EXERCISE DETAILS: Retype the lines starting with the one containing "From where the" and going on through the one containing "the shadow on sand at [94,238], the", with no changes.

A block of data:
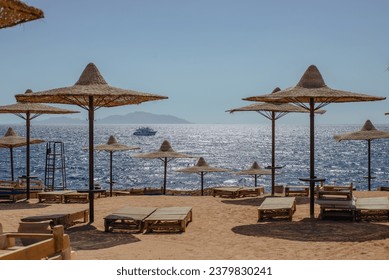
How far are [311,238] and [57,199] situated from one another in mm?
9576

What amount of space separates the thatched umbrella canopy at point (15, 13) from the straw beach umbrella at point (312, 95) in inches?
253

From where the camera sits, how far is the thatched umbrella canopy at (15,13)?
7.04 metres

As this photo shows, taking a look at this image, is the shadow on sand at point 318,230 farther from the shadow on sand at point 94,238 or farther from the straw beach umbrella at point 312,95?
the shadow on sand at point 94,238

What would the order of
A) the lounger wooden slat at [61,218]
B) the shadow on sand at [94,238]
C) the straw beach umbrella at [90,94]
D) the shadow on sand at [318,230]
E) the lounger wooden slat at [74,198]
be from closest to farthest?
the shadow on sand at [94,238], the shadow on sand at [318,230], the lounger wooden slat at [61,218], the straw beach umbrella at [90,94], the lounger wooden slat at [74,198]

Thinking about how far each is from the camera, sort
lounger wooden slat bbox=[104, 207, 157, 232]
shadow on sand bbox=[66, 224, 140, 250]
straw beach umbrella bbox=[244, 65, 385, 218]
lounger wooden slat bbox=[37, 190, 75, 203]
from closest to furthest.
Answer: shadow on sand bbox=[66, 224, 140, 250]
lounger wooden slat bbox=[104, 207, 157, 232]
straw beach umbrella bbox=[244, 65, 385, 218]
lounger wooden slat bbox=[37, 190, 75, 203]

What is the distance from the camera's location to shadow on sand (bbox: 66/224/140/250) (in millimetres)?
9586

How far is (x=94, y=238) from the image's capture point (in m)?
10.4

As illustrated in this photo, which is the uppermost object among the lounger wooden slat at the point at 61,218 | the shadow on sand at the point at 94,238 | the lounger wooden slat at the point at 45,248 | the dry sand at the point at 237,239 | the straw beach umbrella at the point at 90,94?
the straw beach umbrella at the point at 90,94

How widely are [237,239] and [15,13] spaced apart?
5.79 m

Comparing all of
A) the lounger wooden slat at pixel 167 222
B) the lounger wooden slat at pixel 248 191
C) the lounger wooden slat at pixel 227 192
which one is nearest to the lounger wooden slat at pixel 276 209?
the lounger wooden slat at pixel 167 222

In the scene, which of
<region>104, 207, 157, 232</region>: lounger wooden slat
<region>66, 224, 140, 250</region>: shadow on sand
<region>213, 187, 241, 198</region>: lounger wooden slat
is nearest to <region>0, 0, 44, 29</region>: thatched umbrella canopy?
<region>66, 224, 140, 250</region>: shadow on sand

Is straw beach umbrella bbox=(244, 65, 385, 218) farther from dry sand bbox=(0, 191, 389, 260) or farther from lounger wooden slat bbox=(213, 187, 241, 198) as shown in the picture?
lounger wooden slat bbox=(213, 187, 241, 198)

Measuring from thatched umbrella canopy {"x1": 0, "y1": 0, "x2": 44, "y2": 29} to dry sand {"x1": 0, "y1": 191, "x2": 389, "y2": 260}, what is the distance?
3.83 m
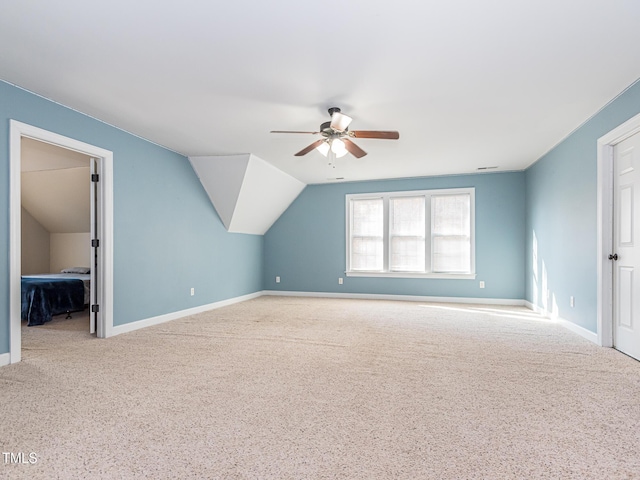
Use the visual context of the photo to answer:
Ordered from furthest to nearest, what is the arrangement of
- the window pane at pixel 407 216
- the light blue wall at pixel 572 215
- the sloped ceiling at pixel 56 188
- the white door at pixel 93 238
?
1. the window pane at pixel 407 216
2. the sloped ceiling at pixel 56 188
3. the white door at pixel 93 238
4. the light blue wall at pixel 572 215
...
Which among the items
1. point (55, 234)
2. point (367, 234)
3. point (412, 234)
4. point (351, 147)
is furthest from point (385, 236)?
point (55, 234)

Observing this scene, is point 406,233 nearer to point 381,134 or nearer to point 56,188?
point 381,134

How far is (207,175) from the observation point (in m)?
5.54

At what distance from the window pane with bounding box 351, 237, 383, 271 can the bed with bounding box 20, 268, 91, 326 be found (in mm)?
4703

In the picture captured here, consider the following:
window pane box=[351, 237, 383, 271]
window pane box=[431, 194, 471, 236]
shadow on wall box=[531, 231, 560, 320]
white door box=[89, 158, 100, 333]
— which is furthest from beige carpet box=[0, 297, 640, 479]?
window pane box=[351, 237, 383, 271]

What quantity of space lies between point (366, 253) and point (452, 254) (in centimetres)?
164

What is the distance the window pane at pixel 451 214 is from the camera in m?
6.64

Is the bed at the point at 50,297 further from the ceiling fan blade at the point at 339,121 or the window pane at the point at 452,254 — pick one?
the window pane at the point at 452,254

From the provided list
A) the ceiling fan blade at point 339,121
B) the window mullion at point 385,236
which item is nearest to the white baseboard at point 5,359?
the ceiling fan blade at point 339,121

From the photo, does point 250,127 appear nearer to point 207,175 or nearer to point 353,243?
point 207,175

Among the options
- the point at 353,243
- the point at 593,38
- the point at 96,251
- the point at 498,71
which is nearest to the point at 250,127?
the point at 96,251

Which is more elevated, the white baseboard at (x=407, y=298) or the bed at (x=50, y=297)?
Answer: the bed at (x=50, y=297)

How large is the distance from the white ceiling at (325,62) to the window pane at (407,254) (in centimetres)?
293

ANSWER TO THIS TASK:
From where the camera sits, how far is the thatched umbrella canopy at (15,13)?
7.04 metres

As this photo shows, taking a look at this image, is the shadow on sand at point 318,230 farther from the shadow on sand at point 94,238 or farther from the straw beach umbrella at point 312,95?
the shadow on sand at point 94,238

What would the order of
A) the lounger wooden slat at [61,218]
B) the shadow on sand at [94,238]
C) the straw beach umbrella at [90,94]
D) the shadow on sand at [318,230]
E) the lounger wooden slat at [74,198]
be from closest to farthest?
the shadow on sand at [94,238], the shadow on sand at [318,230], the lounger wooden slat at [61,218], the straw beach umbrella at [90,94], the lounger wooden slat at [74,198]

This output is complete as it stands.